A crucial decision for anyone contemplating involvement is what to do in the 8th race with Turn Away, one of the few obvious potential singles on a contentious card. Turn Away has made six career starts, winning a maiden and two allowance races and losing three stakes while running very well in two of them, including a close third to Porte Bonheur and Spritely last time out in the G2 First Flight.
Some will look at today's race as an easy spot for a stakes filly to win her N3x condition and move on to bigger and better things, and thus will stand alone with her. Others will view her as a sucker horse, more renowned for her connections and graded-stakes appearances than for her actual ability: She has absolutely no edge on the field time- or figure-wise. Choragus and Tar Hell Mom each have run three races that earned Beyers in the low 90's while Turn Away has yet to exceed her career-debut of 87 almost two years ago.
So what to do? Single Turn Away? Make her and A and Choragus and Tar Heel Mom B's? Use all three of them in equal strength? Or play against Turn Away for value and in the hopes of knocking out those who lean on her? We've got about 75 minutes to decide.
3:55 pm: Best bet of the day was probably taking the 8-to-5 that I'd play. And parlay that onto 1-to-5 that I'd be out early with a half-hearted $384 investment, which I am after omitting Linda Rice reclaim Willsboro Point in leg 2. This is what happens when you defy The Queen. You will be assimilated. Resistance is futile.
Or I could blame Mike Watchmaker. DRF's National Handicapper is up here working for a couple of days and his priciest pick on "Talking Horses" this morning was 12-1 ML Aly's Wheat in that race. I preferred three other horses and was down to Willsboro Point or Aly's Wheat as my fourth horse and decided I couldn't leave out Aly's Wheat since I was going to be sitting next to the guy in the pressbox all day. Just to be sociable, I offered him one percent of my play for $3.84, and after I told him I'd used Aly's Wheat he went for two percent and $7.68. If it's all A's the rest of the way (1,8/6/4,8/2,9,10) I'm going to ask him for the 68 cents he didn't give me. (Props where due: Aly's Wheat outran his odds, running third beaten just a length at 13.20-1.)
As for The Turn Away Dilemma, I ended up making her an A, Choragus a B, and Tar Heel Mom a C. For pick-4 purposes, I'm using the option that was just too expensive for pick-6 purposes -- taking all three in equal strength.

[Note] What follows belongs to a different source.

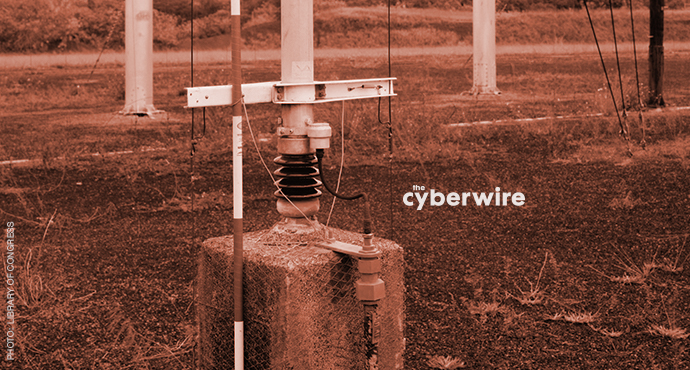 The CyberWire Daily Podcast 1.27.17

5:40 pm: Played Court Jester to The Queen yet again. Call me Eeyore. Didn't think Mother Russia could go a mile and a sixteenth in the so-called feature, the New York Stallion Stakes. I was so sure of it that in addition to using the two logical alternatives, I even used one of the two maidens in the race against her in the pick-4 I was alive in -- the one who came flying late to miss by a neck as Mother Russia made Linda Rice the leading trainer at Saratoga by a 9-8 tally over Todd Pletcher.
Eight of the 10 in the turf-sprint finale are covered in the pick-6, ranging from $20,489 on favored Hanginonaprayer to $201,202 on Red Hot Baby and Wheels Up. Only Seasons Wise and My Anna Rose are uncovered.
7:00 pm: Why it sometimes pays to be pleasant: I'm walking out of the track and a couple waves and the guy calls out to me, "Hey Steve! What did you think of Mother Russia today?"
I could have said, "You mean that overbet sprinter who walked around the track and beat a maiden by a neck to cost me $5k in the late pick-4?" Instead, I said, "Well, I didn't like her, but I hope you did."
"Of course we did," he said. "We own her!"